- EXERCISE OBJECTIVE: With the pictures omitted, output word for word the lines from the one containing "Telwin в Перми" through the end of the records.

- THE DATA:
___
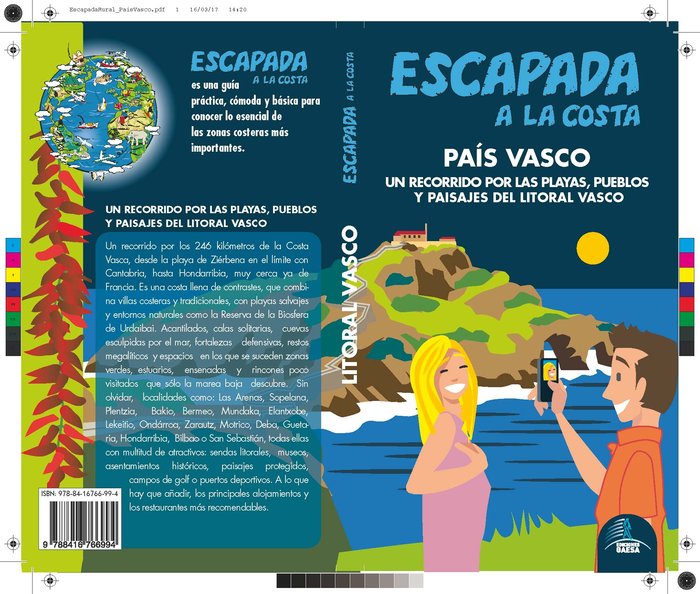Litoral Vasco, de Monreal, Manuel | portada del libro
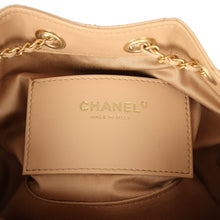 Load image into Gallery viewer, Chanel Mini 25 Hobo Bag Beige Caviar Antique Gold Hardware
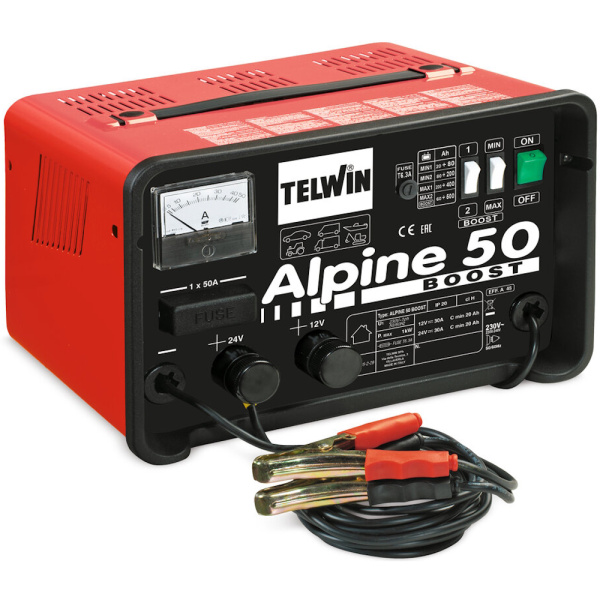 Зарядное устройство  ALPINE 50 BOOST 12-24V Telwin в Перми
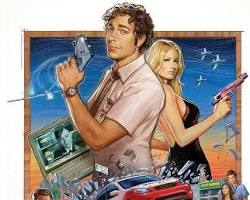 Image of Chuck TV show poster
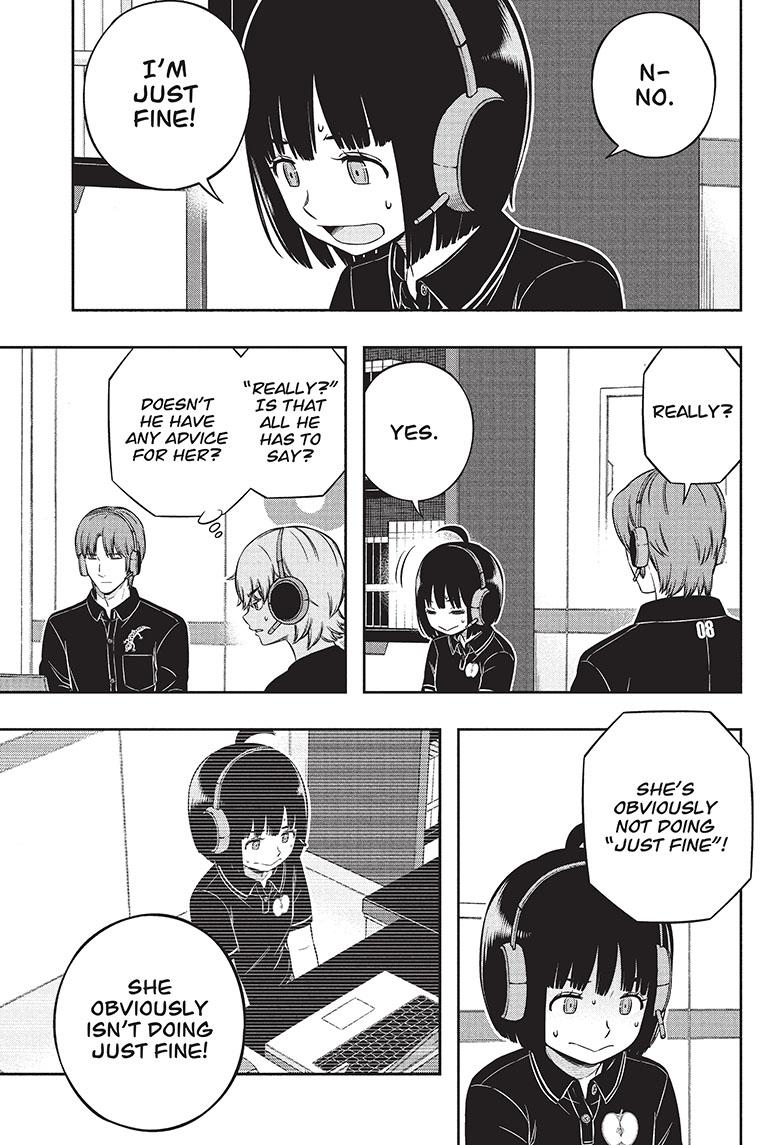 World Trigger chapter 232 page 3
___
- COMPLETED TASK:
 Зарядное устройство  ALPINE 50 BOOST 12-24V Telwin в Перми
 Image of Chuck TV show poster
 World Trigger chapter 232 page 3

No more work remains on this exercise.